■ TASKS AND EXERCISES
**a.** Reproduce the part of the Operation Harvest Moon post that runs from "At the end of" down to "killed in action.".
**b.** For each statement, say yes or no according to the Operation Harvest Moon post, and quote the words that decide it.
(i) The operation lasted from December 10 to December 20.
(ii) The Marines were flown in by helicopters from the USS Valley Forge.
(iii) Sgt. Bob Hickman was badly wounded but survived.
**c.** Answer these questions from the Operation Harvest Moon post.
(i) From which hill did the heavy fire come?
(ii) At about what time did the operational day start?
(iii) What is the title of the author's book?

Saturday, December 10, 2016

OPERATION HARVEST MOON: 51 Years Ago — Lest We Forget




2nd BN, 1st Marines, 1st Marine Division

Loading to Fly Into a Hell Hole

USS Valley Forge (LPH-8)

Laying in Rice Paddies for 10 Hours

Reunion in DC: Seven Fox Company Survivors
(Author: Front row right)

The memories of being in those cold wet rice paddies during OPERATION Harvest Moon, which lasted from December 10-20, still lingers after all these years. It was our first really big major operation. The photo above depicts those rice paddies where we laid for over 10 hours while under constant fire.
As I said, it was cold, wet, and muddy not only for me and my infantry squad or our platoon, 1st Platoon, FOX Company, 2nd Battalion, 1st Marines but for everyone else that horrible day. No one could support us or get to us and we were unable to move and withdrew to higher or dry ground for over 10 long miserable hours under heavy rifle, machine gun and mortar fire from Hill 407. 
The operational day started early as most combat operations do – at about 5 or 6 am. We were to land by helicopters flying off the USS Valley Forge (LPH-8).  Little did we know at the time that we would face a vastly superior North Vietnamese and VC force, who held the high ground as they shot at us like fish in a proverbial barrel. 
At the end of that bloody day or worse of the nearly 3 months we had been inland, we suffered 20 dead and about 80 wounded. I lost two Marines in my 14-man squad: LCpl. Barry Sitler was killed in action, and PFC Bill Stocker was badly wounded. I also lost my Platoon Commander who was badly wounded, 1st Lt. Charlie George, and our Platoon Guide, a very good friend of mine, Sgt. Bob Hickman from Wheeling, WV, was killed in action.
More on this operation can be found at these several places:
From my book “Last Ride Home” (here). 
From several other links like here where firsthand accounts are presented.

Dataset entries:
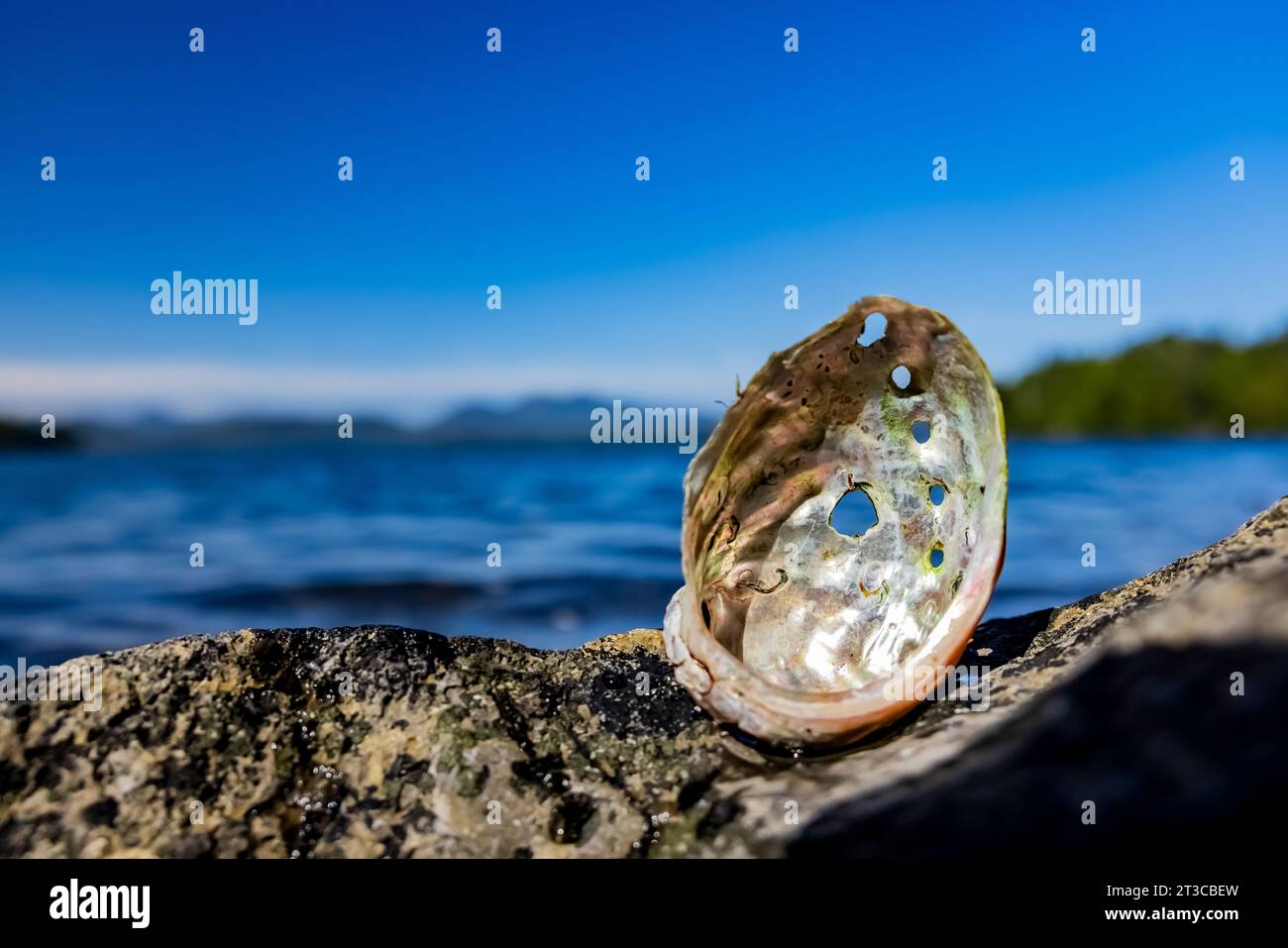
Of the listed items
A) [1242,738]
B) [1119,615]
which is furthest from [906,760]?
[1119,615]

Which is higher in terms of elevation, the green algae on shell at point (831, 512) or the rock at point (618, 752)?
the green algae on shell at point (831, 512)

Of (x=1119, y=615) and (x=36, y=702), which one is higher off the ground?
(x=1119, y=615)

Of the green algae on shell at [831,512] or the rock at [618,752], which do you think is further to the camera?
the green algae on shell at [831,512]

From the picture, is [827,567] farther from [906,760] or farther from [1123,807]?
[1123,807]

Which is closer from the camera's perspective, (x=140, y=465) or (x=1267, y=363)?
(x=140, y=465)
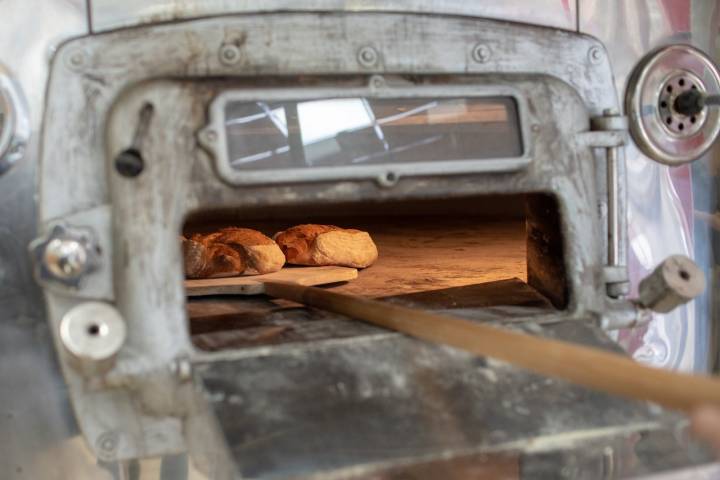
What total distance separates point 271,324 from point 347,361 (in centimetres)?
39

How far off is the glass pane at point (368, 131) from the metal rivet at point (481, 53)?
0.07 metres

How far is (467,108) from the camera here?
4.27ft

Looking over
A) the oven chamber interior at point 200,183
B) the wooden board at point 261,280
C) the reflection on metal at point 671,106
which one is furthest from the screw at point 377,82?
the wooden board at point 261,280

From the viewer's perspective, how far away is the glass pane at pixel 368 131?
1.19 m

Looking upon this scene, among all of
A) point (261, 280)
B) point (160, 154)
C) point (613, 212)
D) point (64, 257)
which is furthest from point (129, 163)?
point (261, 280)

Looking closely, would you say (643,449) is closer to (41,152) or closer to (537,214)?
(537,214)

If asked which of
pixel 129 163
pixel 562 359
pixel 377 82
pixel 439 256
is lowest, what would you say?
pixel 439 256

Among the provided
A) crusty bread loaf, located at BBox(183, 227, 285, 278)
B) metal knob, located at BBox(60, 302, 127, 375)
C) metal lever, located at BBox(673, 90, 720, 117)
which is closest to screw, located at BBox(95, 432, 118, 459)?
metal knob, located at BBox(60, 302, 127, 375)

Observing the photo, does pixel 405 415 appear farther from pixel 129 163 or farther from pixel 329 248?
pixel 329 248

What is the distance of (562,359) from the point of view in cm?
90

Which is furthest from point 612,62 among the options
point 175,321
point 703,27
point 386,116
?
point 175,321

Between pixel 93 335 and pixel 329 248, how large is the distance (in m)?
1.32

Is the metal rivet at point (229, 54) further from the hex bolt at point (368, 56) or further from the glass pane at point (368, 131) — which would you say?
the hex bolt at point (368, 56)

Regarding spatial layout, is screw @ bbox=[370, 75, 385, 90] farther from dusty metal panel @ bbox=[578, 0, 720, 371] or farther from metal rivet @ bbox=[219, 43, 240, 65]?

■ CORRECT ANSWERS
**a.**
At the end of that bloody day or worse of the nearly 3 months we had been inland, we suffered 20 dead and about 80 wounded. I lost two Marines in my 14-man squad: LCpl. Barry Sitler was killed in action, and PFC Bill Stocker was badly wounded. I also lost my Platoon Commander who was badly wounded, 1st Lt. Charlie George, and our Platoon Guide, a very good friend of mine, Sgt. Bob Hickman from Wheeling, WV, was killed in action.

**b.**
(i) Yes: "which lasted from December 10-20"
(ii) Yes: "We were to land by helicopters flying off the USS Valley Forge (LPH-8)."
(iii) No: "Sgt. Bob Hickman from Wheeling, WV, was killed in action."

**c.**
(i) Hill 407
(ii) At about 5 or 6 am
(iii) "Last Ride Home"